Wally Elenbaas, Early Lithographs, 1948-1958
Museum Boijmans Van Beuningen
27 July – 29 September 2013

Wally Elenbaas
This summer the Print Room is hosting an exhibition of 35 lithographs by Rotterdamborn artist Wally Elenbaas. The exhibition coincides with the publication of the book ‘Grafiek Wally Elenbaas’.
The two-month exhibition in the Print Room comprises a selection of early prints by Wally Elenbaas (1912-2008). The majority of the works come from the museum’s own collection.
In addition to several book covers and New Year cards, the selection includes 35 lithographs in which the artist experimented with colour and sought a personal style. Elenbaas had an artistic career spanning more than seventy years and belonged to Rotterdam’s artistic vanguard. He made an important contribution to photography, but above all to the
development of colour printmaking in Rotterdam.
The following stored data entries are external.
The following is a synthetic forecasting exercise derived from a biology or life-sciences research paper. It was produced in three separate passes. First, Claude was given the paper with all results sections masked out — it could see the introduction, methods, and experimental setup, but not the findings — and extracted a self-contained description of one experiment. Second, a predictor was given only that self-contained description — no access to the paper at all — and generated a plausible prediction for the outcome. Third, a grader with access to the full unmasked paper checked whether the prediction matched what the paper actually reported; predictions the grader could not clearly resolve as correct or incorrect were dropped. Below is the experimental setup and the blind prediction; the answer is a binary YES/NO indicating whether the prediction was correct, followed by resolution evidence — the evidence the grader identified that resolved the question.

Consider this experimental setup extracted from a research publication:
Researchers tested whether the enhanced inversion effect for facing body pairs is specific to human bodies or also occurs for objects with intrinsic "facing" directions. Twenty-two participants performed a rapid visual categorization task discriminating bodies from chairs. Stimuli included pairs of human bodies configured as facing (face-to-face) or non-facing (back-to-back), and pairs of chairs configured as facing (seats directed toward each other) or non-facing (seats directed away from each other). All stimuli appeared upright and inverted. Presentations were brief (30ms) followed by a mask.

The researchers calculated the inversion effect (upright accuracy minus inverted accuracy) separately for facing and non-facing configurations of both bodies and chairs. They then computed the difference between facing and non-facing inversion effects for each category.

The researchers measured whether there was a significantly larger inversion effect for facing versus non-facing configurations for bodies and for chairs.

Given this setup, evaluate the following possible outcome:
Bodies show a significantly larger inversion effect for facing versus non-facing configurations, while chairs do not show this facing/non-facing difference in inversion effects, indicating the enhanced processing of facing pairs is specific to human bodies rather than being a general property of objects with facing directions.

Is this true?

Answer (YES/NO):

Rivers, ferryboats, birds, human figures and the sun are recurring motifs in Elenbaas’s works. He found these themes close to home, but his colour choices were inspired by his travels in southern Europe. In addition to his consistent themes and colour use, his works are recognisable from their static scenes with no action or movement, in which people
inhabit a dream world.

Elenbaas began as a photographer but after the Second World War shifted to etching because he felt this gave him greater expressive scope. Without a workspace and press of his own, he worked in the studio of Rotterdam-based printmaker Andreas Schotel. Several of the prints he made there were included in the exhibition Rotterdams grafiek (Printmaking in Rotterdam) at Museum Boijmans Van Beuningen in 1947. Following a conflict with Schotel, Elenbaas moved to the studio of the cultural centre Ons Huis (Our House) and abandoned etching in favour of lithography. Through endless experimentation he became a master of the one-stone lithograph. In this process the lithographic stone is reworked for each stage of the print, a highly complex procedure that meant that Elenbaas printed his lithographs in
very small editions.

In the Netherlands in the 1950s Elenbaas was regarded as one of the leading figures in colour lithography, praised for his technical skill and knowledge of printmaking. International recognition came in 1952 when he was awarded the Premio La Colomba for his printmaking at the Venice Biennale. In October 2006, at a ceremony at Museum Boijmans Van Beuningen, mayor Ivo Opstelten presented Elenbaas with the Wolfert van Boreselen medal for his complete oeuvre. Writer Alfred Kossman characterised his friend Wally Elenbaas as follows: “A man like an olive tree, gnarly, with much grey, capricious in his gestures”.